Marano Fellows Class of 2014
Name: Rachel Pleasants McDonnell

Senior Project Manager, Building Economic Opportunity Group


Jobs for the Future

Location: Boston, MA
Industry Sector: IT, Healthcare, Manufacturing

Organizational Background & Mission: Founded in 1983, Jobs for the Future began as a regional nonprofit working with a few states to assess their workforce needs—helping employers find skilled workers, and helping workers move into higher-wage jobs. Today, JFF works to expand the college, career, and life prospects of low-income youth and adults across 25 states. Building on 30 years of experience, JFF works to fix all “leaks” along the education-to-career pipeline. Within JFF, the Building Economic Opportunity Group focuses on helping underprepared students to earn postsecondary credentials, low-skilled workers to advance, and employers to thrive though a range of strategies, including:

  • Changing how Adult Basic Education is taught to accelerate skills development for underprepared adults and guide them into postsecondary programs that yield credentials with high labor market value.
  • Helping colleges structure career pathways for their students to follow, based on what skills and credentials are in the highest demand locally, as determined by analyzing realtime and traditional labor market information.
  • Forging regional partnerships between employers and education/training providers to train and advance workers, as well as deepen employers’ talent pools.
  • Working with hospitals to invest in the continuing education, certification, and advancement of their frontline workers through work-based learning programs.

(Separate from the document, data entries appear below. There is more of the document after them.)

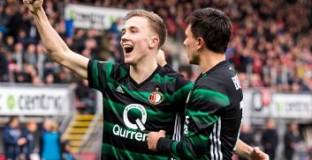 Спарта Ротердам - Фейенорд 0:7 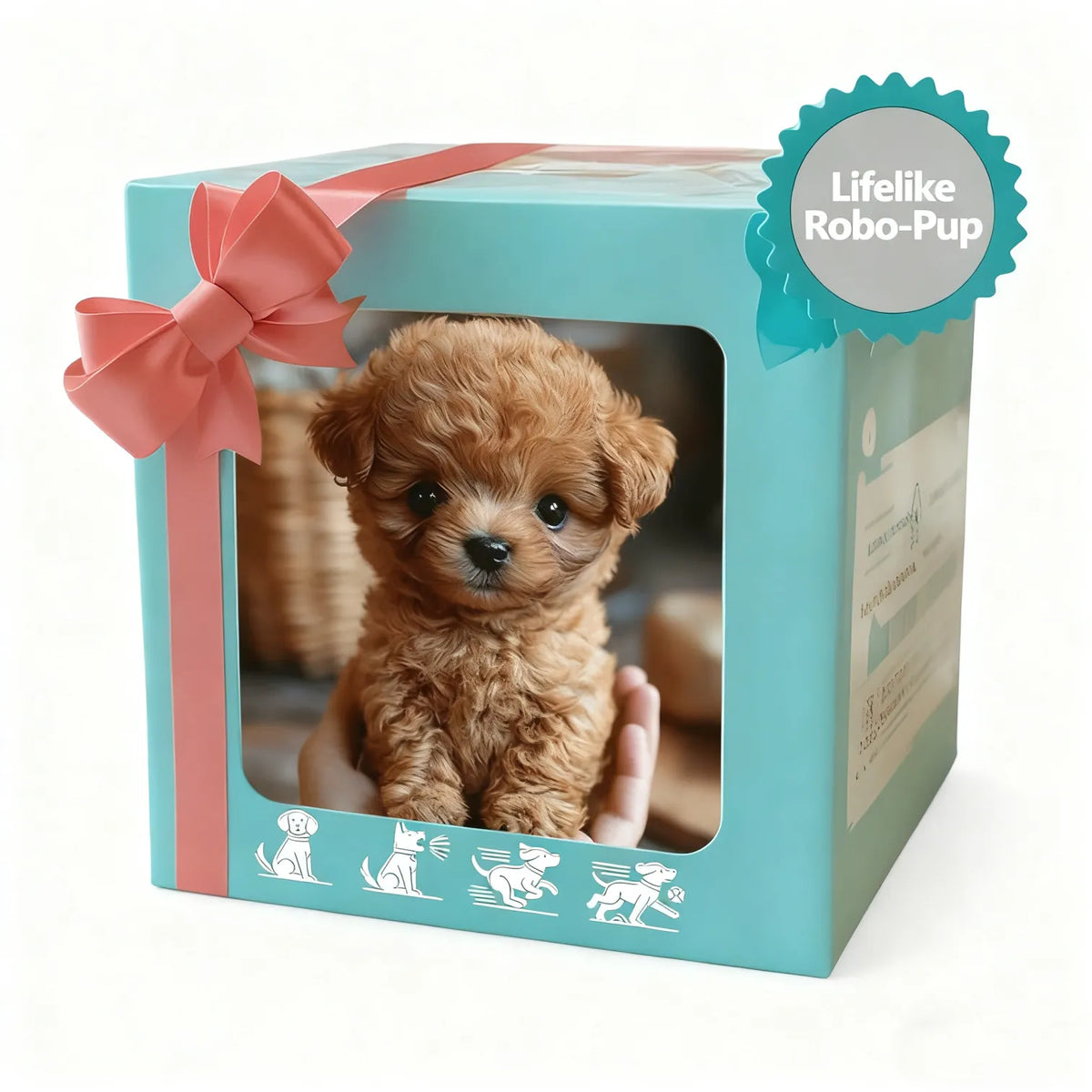 Realistic Puppy Toy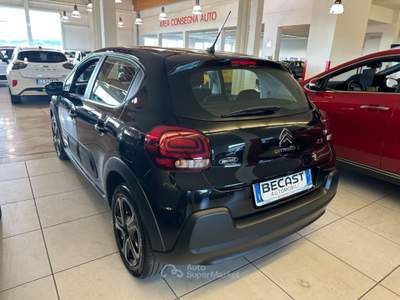 Citroen C3 PureTech 83 S&S Feel Pack Nero usata Brendola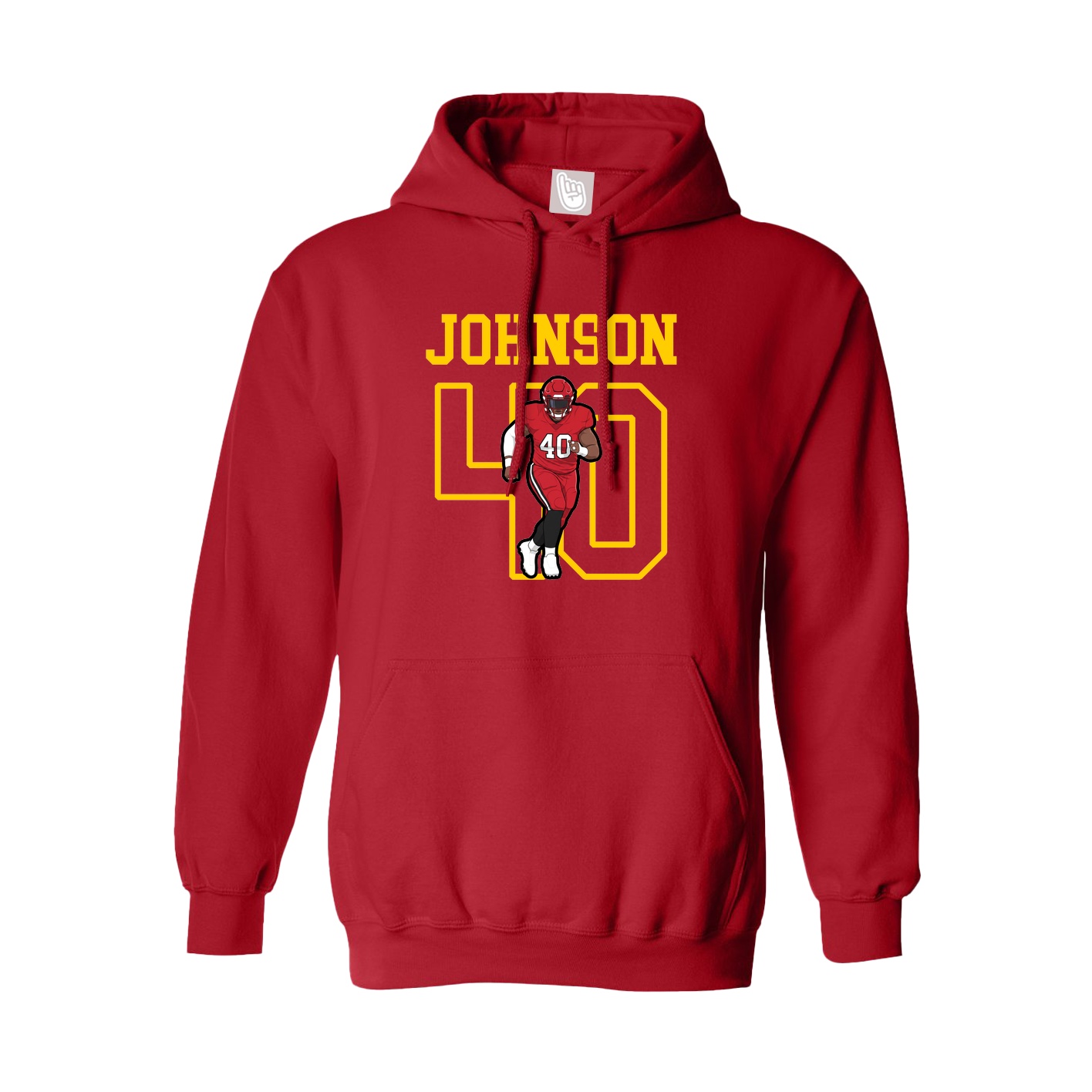 Youth Hoodie — Shirsey in Red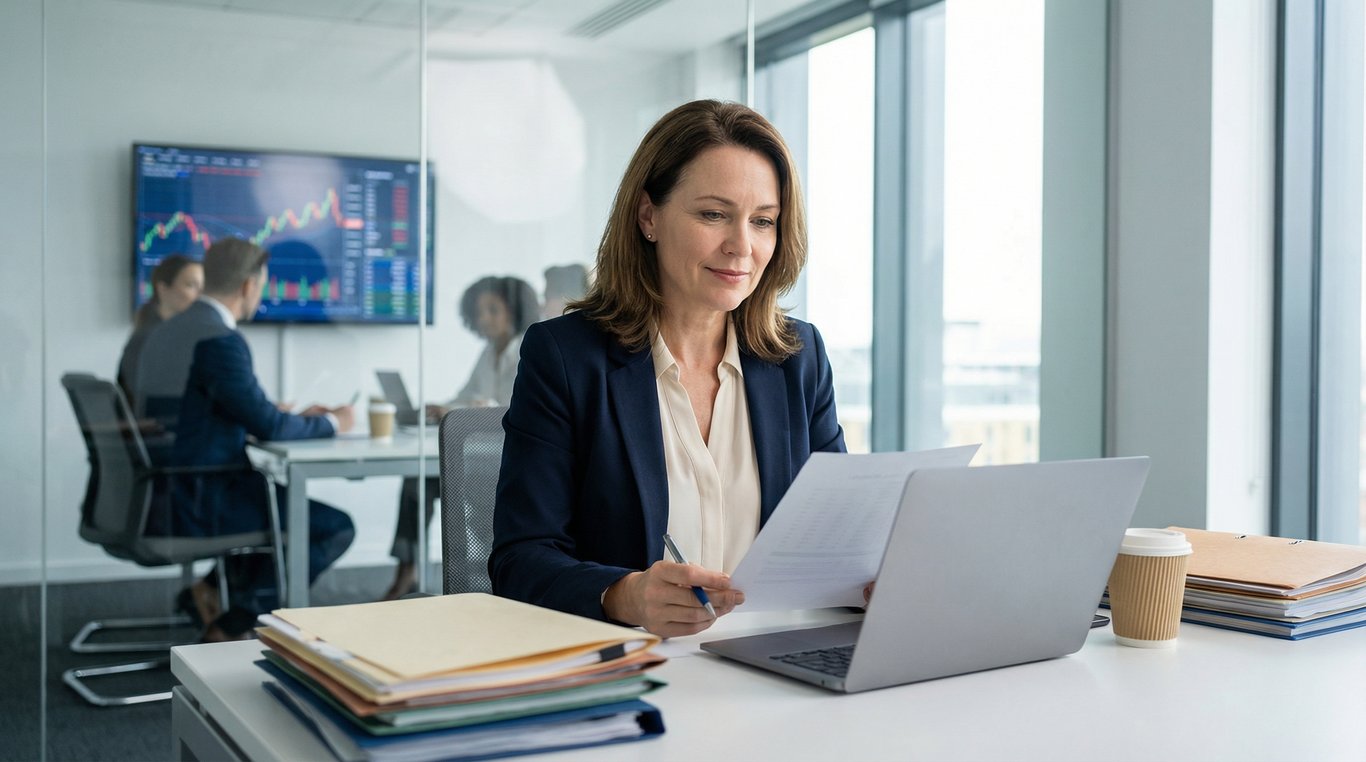 Photo de Sophie Martin, Chargée de gestion sociale chez Axis Gestion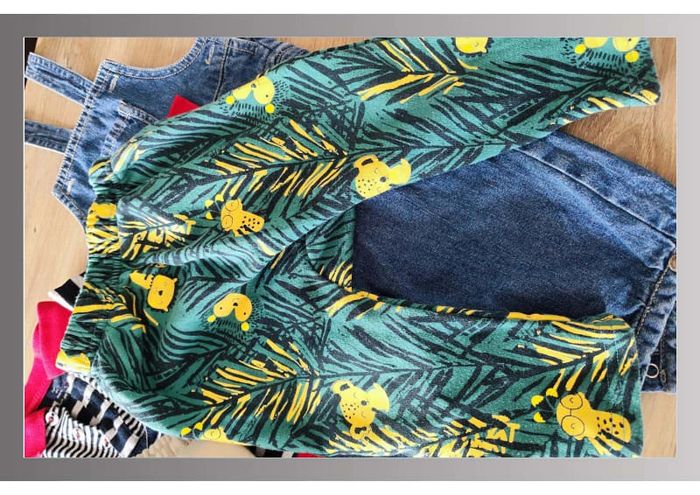 Lot de 5 vetements mélangés 9 mois - photo numéro 3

Interest in Sector Work: Sector work is critical to how JFF approaches its mission. Much of our work focus on creating systemic change so that workers can access good jobs and employers can find the talent they need to remain competitive. We have been engaged in a number of sector-focused initiatives over the years, including healthcare (Jobs to Careers), green jobs (Greenways), and manufacturing. In all our initiatives, we work to foster better use of labor market information and deeper employer engagement.

JFF recently received a grant from JP Morgan Chase Philanthropy to be part of its “New Skills at Work” initiative. This major initiative is a place-based approach to linking education and workforce development with economic growth; the goal is to address the persistent gap between the skills employers need and the skills jobseekers possess. Over the next five years, JFF will work with stakeholders in five cities to craft sector approaches to improving the education to economic opportunity pipeline.

Personally, I am motivated by the need for more systemic approaches to creating economic opportunity for all citizens (and especially underserved populations) and in particular, to better connect the fields of education/training, workforce development, and economic development.